Spokane council accepts federal police funds but claims continued defiance of Trump

Students at Lewis and Clark High School walked out of class in Spokane on January 13, 2026, to protest ICE.  (Kathy Plonka/The Spokesman-Review)

The Spokane City Council voted 5-2 in a Thursday special session to accept $1 million in federal funds to hire police, while maintaining that the city will not assist immigration detention efforts or be forced to comply with presidential executive orders members believe are immoral.

If that changes, supporters on the council argued the city should be willing to fight in court to keep the funds or, at worst, return them, and in no case should assist a “fascist” federal government, as Councilwoman Kitty Klitzke described it.

The Spokane Police Department applied last year to a hiring grant from the Department of Justice and was awarded $1 million in October to hire eight new officers focused on gun violence prevention. The City Council was asked to accept the funds Monday and told the city had no more than a week to make up its mind before the funding offer was withdrawn.

--------

### EXERCISES:
[1] Translate this sentence from the article on Spokane's federal police funds into Spanish: "The Spokane Police Department applied last year to a hiring grant from the Department of Justice and was awarded $1 million in October to hire eight new officers focused on gun violence prevention."
[2] In the article on Spokane's federal police funds, how many new officers was the $1 million grant meant to hire?
[3] Resume the article on Spokane's federal police funds after its last sentence, keeping its subject and tone.

### ENTRIES PROVIDED:
--------

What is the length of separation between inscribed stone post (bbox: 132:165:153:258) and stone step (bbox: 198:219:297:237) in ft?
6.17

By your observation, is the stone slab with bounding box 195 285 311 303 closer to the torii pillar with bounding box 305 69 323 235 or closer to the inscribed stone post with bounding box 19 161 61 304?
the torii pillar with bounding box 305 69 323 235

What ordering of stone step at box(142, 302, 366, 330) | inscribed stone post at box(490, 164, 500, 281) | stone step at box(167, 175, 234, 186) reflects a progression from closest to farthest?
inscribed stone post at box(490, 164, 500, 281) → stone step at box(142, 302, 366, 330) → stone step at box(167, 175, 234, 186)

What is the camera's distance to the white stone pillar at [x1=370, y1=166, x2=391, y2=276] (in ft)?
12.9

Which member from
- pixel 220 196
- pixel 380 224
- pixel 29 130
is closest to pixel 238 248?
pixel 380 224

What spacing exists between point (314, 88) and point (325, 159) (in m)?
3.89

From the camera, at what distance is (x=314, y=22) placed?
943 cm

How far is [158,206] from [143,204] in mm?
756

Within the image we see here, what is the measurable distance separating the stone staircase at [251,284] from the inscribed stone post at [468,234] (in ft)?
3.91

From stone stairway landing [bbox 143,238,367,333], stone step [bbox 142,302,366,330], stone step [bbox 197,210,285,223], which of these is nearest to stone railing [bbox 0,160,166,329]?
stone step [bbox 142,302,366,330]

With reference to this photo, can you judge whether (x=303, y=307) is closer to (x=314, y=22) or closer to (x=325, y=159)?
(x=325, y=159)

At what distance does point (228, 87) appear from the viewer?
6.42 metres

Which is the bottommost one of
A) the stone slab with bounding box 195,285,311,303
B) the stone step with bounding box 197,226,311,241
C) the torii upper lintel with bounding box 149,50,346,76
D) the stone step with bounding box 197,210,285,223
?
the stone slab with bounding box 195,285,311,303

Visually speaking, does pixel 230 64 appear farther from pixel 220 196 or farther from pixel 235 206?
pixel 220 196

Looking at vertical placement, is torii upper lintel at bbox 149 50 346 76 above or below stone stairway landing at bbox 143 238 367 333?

--------

### PER-TASK ANSWERS:
[1] El Departamento de Policía de Spokane solicitó el año pasado una subvención para contrataciones del Departamento de Justicia y en octubre se le otorgaron $1 millón para contratar a ocho nuevos agentes dedicados a la prevención de la violencia con armas de fuego.

[2] Eight.

[3]
But activists raised broad concerns ahead of a vote Monday about conditions the Trump administration had placed on the grant funds, including an anti-sanctuary stipulation that requires local police to be able to share immigration information with federal officials, though doing so would violate state law. Another condition requires the city to comply with all presidential executive orders. Looking for clearer answers to these questions, the council punted the decision to Thursday.

In a presentation Thursday afternoon, Police Chief Kevin Hall said that neither his department nor City Hall had any interest in assisting with federal immigration actions or fostering further distrust between officers and police accountability activists or the broader community. Despite the language of the grant, Hall said he did not believe accepting the money would force compliance with the Trump administration.

Even before state law prohibited law enforcement in Washington from cooperating with federal immigration officials, the city police department had a standing policy prohibiting the collection of immigration status information during arrests. The grant may require the city to allow officers to share that information if they have it, but the police department and the city attorney’s office argue it does not require them to start collecting it.

As for the president’s executive orders, Hall similarly argued accepting the federal funds would not change the city’s policies.

“In the past 12 months, this presidential administration has administered 225 executive orders,” Hall said. “I have done my best to go through as many as I possibly can … and I don’t see anything that would put us at odds with those. That vast majority, particularly those geared towards immigration and DEI initiatives, are focused on the federal government itself.”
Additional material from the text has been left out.